Friendships can foster happiness, health, and reproductive fitness. However, friendships end-even when we might not want them to. A primary reason for this is interference from third parties. Yet, little work has explored how people meet the challenge of maintaining friendships in the face of real or perceived threats from third parties, as when our friends inevitably make new friends or form new romantic relationships. In contrast to earlier conceptualizations from developmental research, which viewed friendship jealousy as solely maladaptive, we propose that friendship jealousy is one overlooked tool of friendship maintenance. We derive and test-via a series of 11 studies (N = 2,918) using hypothetical scenarios, recalled real-world events, and manipulation of online emotional experiences-whether friendship jealousy possesses the features of a tool well-designed to help us retain friends in the face of third-party threats. Consistent with our proposition, findings suggest that friendship jealousy is (a) uniquely evoked by third-party threats to friendships (but not the prospective loss of the friendship alone), (b) sensitive to the value of the threatened friendship, (c) strongly calibrated to cues that one is being replaced, even over more intuitive cues (e.g., the amount of time a friend and interloper spend together), and (d) ultimately motivates behavior aimed at countering third-party threats to friendship ("friend guarding").
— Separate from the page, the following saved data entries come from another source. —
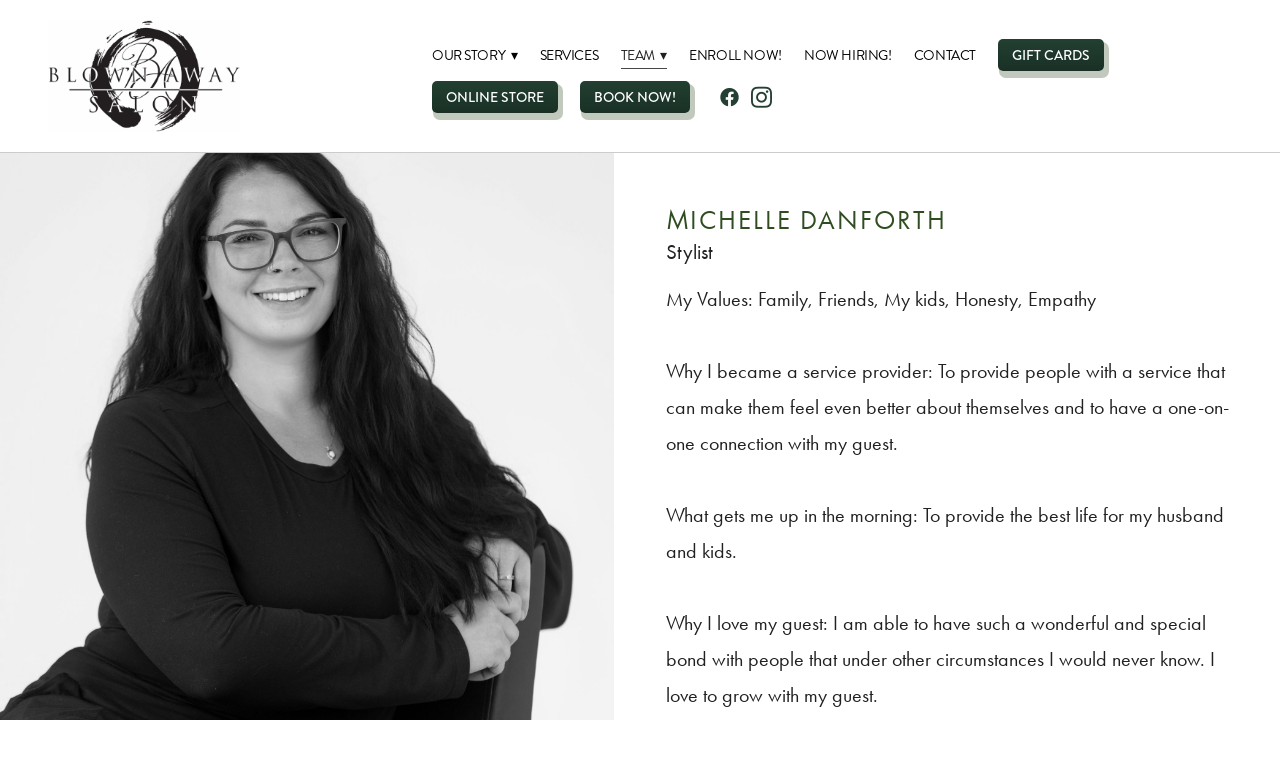

--- FILE ---
content_type: text/css; charset=utf-8
request_url: https://blownawaysalonva.com/css/page?styleIds=ZmRkYmMwZDgxM2VlNDYyZTk2NTAzNzU5MjE3OWRiMzMsYjEwM2ZkYzA3YjNjNDU0OWEzZjI0OGRhZmVlODA1YjEsSHgxNDRzTGh6aVU1djVVYixYR1lqQjhFUDNGYU5kY1RoLHJWMnFqOU5GOHdSY25xVU8=
body_size: 668
content:
div.blockWrap_XGYjB8EP3FaNdcTh{padding-top:20px;padding-bottom:20px;}.hasSecondaryContent .primaryAndSecondaryContainer div.blockWrap_XGYjB8EP3FaNdcTh,.fullBleed .noSecondaryContent .primaryAndSecondaryContent div.blockWrap_XGYjB8EP3FaNdcTh .blockContent.blockContentBleed{padding-left:20px;padding-right:20px}.blockWrap_XGYjB8EP3FaNdcTh .ctaContainer{max-width:none}.blockWrap_XGYjB8EP3FaNdcTh .blockInnerContent{text-align:center;}.blockWrap_Hx144sLhziU5v5Ub .ctaContainer{max-width:none}.blockWrap_Hx144sLhziU5v5Ub .blockInnerContent{font-size:20px;}.blockWrap_Hx144sLhziU5v5Ub .contentTitle{font-size:27px;}.blockWrap_Hx144sLhziU5v5Ub .primaryMeta{font-size:21px;}div.blockWrap_rV2qj9NF8wRcnqUO{padding-top:0;padding-bottom:40px;border-color:#fff;}.hasSecondaryContent .primaryAndSecondaryContainer div.blockWrap_rV2qj9NF8wRcnqUO,.fullBleed .noSecondaryContent .primaryAndSecondaryContent div.blockWrap_rV2qj9NF8wRcnqUO .blockContent.blockContentBleed{padding-left:0;padding-right:0}.blockWrap_rV2qj9NF8wRcnqUO .ctaContainer{max-width:none}.blockWrap_b103fdc07b3c4549a3f248dafee805b1 .ctaContainer{max-width:none}.blockWrap_Hx144sLhziU5v5Ub .imgEffect-overlay,.blockWrap_Hx144sLhziU5v5Ub .imgEffect:hover .imgEffect-overlay{background-color:transparent}html.page_b103fdc07b3c4549a3f248dafee805b1{background-color:#fff;background-image:url("https://static.spacecrafted.com/e8a0d5a0e18a4578a0e7d6342141b21c/i/ace44651d03146f584beff485d9a778d/1/5feFb8zhrk/hayley-maxwell-zib13T_iJEU-unsplash.jpg");}.page_b103fdc07b3c4549a3f248dafee805b1:before,.page_b103fdc07b3c4549a3f248dafee805b1 > body > .plxBg-img:before,.page_b103fdc07b3c4549a3f248dafee805b1 > .plxBg-img:before{content:'' !important;display:block !important;position:absolute;top:0;bottom:0;left:0;right:0;background:#000;opacity:0}.page_b103fdc07b3c4549a3f248dafee805b1.plxBg:before{content:none !important}.page_b103fdc07b3c4549a3f248dafee805b1,.page_b103fdc07b3c4549a3f248dafee805b1 body{position:relative}.page_b103fdc07b3c4549a3f248dafee805b1_items .primaryAndSecondaryContainer{padding-top:0}.page_b103fdc07b3c4549a3f248dafee805b1 .primaryAndSecondaryContainer{padding-top:.5em}

--- FILE ---
content_type: text/css; charset=utf-8
request_url: https://blownawaysalonva.com/css/custom
body_size: 168
content:
.tablet,

.mobile {

   height: 100%;

   overflow: hidden;

}

.tablet body,

.mobile body {

   height: 100%;

   overflow-x: hidden;

   overflow-y: scroll;

   -webkit-overflow-scrolling: touch;

}

--- FILE ---
content_type: application/javascript; charset=utf-8
request_url: https://blownawaysalonva.com/js/body
body_size: 27
content:
$('.scCredit').html('Designed by Summit Salon Business Center');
Even as friendship jealousy may be negative to experience, it may include features designed for beneficial-and arguably prosocial-ends: to help maintain friendships. (PsycInfo Database Record (c) 2020 APA, all rights reserved).

中文翻译:

友谊嫉妒:面对第三方威胁,保持友谊的一种工具?

友谊可以促进幸福,健康和生殖健康。但是,即使我们可能不希望友谊结束,友谊也会结束。主要原因是来自第三方的干扰。然而,很少有工作探索人们如何面对面对来自第三方的真实或可感知的威胁时保持友谊的挑战,例如当我们的朋友不可避免地结交新朋友或建立新的恋爱关系时。与早期的发展研究概念化相反,后者将友善嫉妒视为完全不适应,我们建议友善嫉妒是维持友善的一种被忽视的工具。我们使用假设情景,回忆的真实事件,通过11项研究(N = 2,918)进行了一系列推论和测试,和在线情感体验的操纵-嫉妒是否具有精心设计的工具的功能,可以帮助我们在面对第三方威胁时留住朋友。与我们的主张一致,研究结果表明,友谊嫉妒是(a)第三方威胁友情的唯一原因(而不是仅因友情的预期损失),(b)对威胁友情的价值敏感,(c)严格校准,以提示被替换的线索,甚至是更直观的线索(例如,朋友和闯入者在一起的时间),以及(d)最终激发旨在抵抗第三方威胁友谊的行为(“保护朋友”) ”)。即使友情嫉妒对体验不利,但它可能包括为有利的和可能的亲社会目的而设计的功能:帮助维持友谊。(PsycInfo数据库记录(c)2020 APA,保留所有权利)。